Pressure on the 2015 consent decree is coming from multiple fronts in the final year before the city may seek to end it. Cleveland Community Police Commission Co-chairman Lewis Katz said Tuesday that Hardaway’s departure will slow down a process that already has problems.

“And losing her will make it worse,” Katz said. “She was their expert on Fourth Amendment issues such as racial profiling, use of force and other areas affected by constitutional criminal law.”

Neither the monitoring team nor the city of Cleveland responded to Ideastream Public Media’s requests for comment.

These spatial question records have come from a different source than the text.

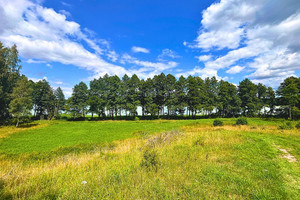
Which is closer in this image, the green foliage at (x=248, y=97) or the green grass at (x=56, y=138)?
the green grass at (x=56, y=138)

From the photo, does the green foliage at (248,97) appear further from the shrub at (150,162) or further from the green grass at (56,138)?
the shrub at (150,162)

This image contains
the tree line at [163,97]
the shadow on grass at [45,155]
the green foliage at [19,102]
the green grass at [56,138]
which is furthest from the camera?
the tree line at [163,97]

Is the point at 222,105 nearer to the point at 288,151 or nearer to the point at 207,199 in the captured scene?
the point at 288,151

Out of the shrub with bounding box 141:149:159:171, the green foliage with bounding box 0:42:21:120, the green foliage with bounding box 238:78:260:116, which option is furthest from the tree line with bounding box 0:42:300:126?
the shrub with bounding box 141:149:159:171

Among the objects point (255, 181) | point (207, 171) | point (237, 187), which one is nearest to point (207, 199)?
point (237, 187)

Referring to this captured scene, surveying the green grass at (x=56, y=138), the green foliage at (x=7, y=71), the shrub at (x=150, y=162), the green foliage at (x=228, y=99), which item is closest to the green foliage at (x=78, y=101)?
the green foliage at (x=7, y=71)

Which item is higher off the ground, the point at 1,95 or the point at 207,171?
the point at 1,95

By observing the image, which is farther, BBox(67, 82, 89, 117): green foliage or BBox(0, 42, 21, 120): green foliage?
BBox(67, 82, 89, 117): green foliage

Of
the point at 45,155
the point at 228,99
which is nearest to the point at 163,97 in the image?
the point at 228,99

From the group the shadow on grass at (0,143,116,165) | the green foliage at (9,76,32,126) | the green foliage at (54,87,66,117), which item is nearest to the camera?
the shadow on grass at (0,143,116,165)

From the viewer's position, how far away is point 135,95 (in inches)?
2061

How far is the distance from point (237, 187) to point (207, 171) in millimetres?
1303

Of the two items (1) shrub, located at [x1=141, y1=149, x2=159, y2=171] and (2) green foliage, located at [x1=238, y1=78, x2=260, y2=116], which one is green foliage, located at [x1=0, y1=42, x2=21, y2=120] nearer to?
(1) shrub, located at [x1=141, y1=149, x2=159, y2=171]

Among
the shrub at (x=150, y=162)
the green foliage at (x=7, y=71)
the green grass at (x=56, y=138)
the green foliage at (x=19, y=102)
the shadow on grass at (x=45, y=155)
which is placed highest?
the green foliage at (x=7, y=71)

In a letter Hardaway sent to Aden Monday, which was obtained by Ideastream, she lays out the events that led to her departure.

Following her April appearance on Ideastream’s “Sound of Ideas” radio program, where the topic was the Derek Chauvin trial in Minneapolis and police reform nationwide, Cleveland officials raised questions about Hardaway’s objectivity.

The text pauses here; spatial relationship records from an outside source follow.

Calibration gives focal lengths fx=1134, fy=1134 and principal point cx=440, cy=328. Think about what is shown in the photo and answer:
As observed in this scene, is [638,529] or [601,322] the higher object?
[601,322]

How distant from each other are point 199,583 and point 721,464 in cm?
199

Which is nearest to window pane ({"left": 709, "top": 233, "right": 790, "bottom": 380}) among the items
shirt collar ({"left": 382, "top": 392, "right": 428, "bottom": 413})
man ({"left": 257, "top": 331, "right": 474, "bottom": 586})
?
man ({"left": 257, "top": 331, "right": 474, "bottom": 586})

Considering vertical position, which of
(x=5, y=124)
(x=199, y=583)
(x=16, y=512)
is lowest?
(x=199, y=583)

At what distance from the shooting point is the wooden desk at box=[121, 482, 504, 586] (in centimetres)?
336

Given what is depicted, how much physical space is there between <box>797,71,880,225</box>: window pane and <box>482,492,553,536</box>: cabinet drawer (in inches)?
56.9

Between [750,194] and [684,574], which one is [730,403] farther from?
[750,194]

Hardaway told Ideastream Tuesday that her comments on “Sound of Ideas” were focused on the need for reform in American policing, not Cleveland police or her work with the monitoring team in Cleveland.

“And the fact that that somehow makes me unqualified, despite all my other qualifications, to be involved in this work really concerns me about the level of fidelity and rigor that this process is going to go under moving forward,” Hardaway said.

After the concerns were brought to her in May, Hardaway sought a meeting with city officials. Her request was denied by the monitor.

In the letter, Hardaway said Aden instead gave her two options: leave the monitoring team or move into a role focused on community engagement, with no involvement in assessing the city’s compliance with the consent decree.

Hardaway chose to leave.

“Any acquiescence on my part to limit my engagement on the Monitoring Team to community issues that do not involve assessing compliance would give these baseless attacks on my professional objectivity unmerited credence,” Hardaway wrote to Aden. “You and I both understand that removing me from the substantive compliance work of this project is, in fact, removing me from the team.”

Hardaway said she was first made aware of the concerns about her objectivity in May, but there’s been “hostility” from the city since she was appointed deputy monitor in 2019.

“From Greg White [consent decree coordinator] with the city of Cleveland, to be specific,” Hardaway told Ideastream Tuesday. White called her shortly after she was made deputy monitor, “and said, ‘I want to tell you to your face what I’ve been saying behind your back. You’re too much of an advocate for the community and the [ Cleveland Community Police Commission]. I don’t think you should be in this role.’”

White did not respond to a request for comment for this story about his views on Hardaway.

In addition to Hardaway’s forced departure, the Cleveland Police Patrolmen’s Association earlier this month publicly called for an end to the consent decree. The union also called for the dismissal of Public Safety Director Karrie Howard after he handed down a series of disciplinary actions.

Howard was named safety director following the monitor’s criticism of lax disciplinary actions taken by his predecessor, Michael McGrath, in a court filing.

But Hardaway said the time is not right to end the consent decree.

“There’s still a lot of work to be done,” she said.

“There’s no inspector general in place. There’s questions around the integrity or the ability of the internal affairs division to do what it needs to do, as required by the consent decree,” Hardaway said, adding the monitor also still has to assess the city’s community engagement and evaluate the department’s use of force review process.

Matthew Richmond is a reporter/producer focused on criminal justice issues at Ideastream Public Media.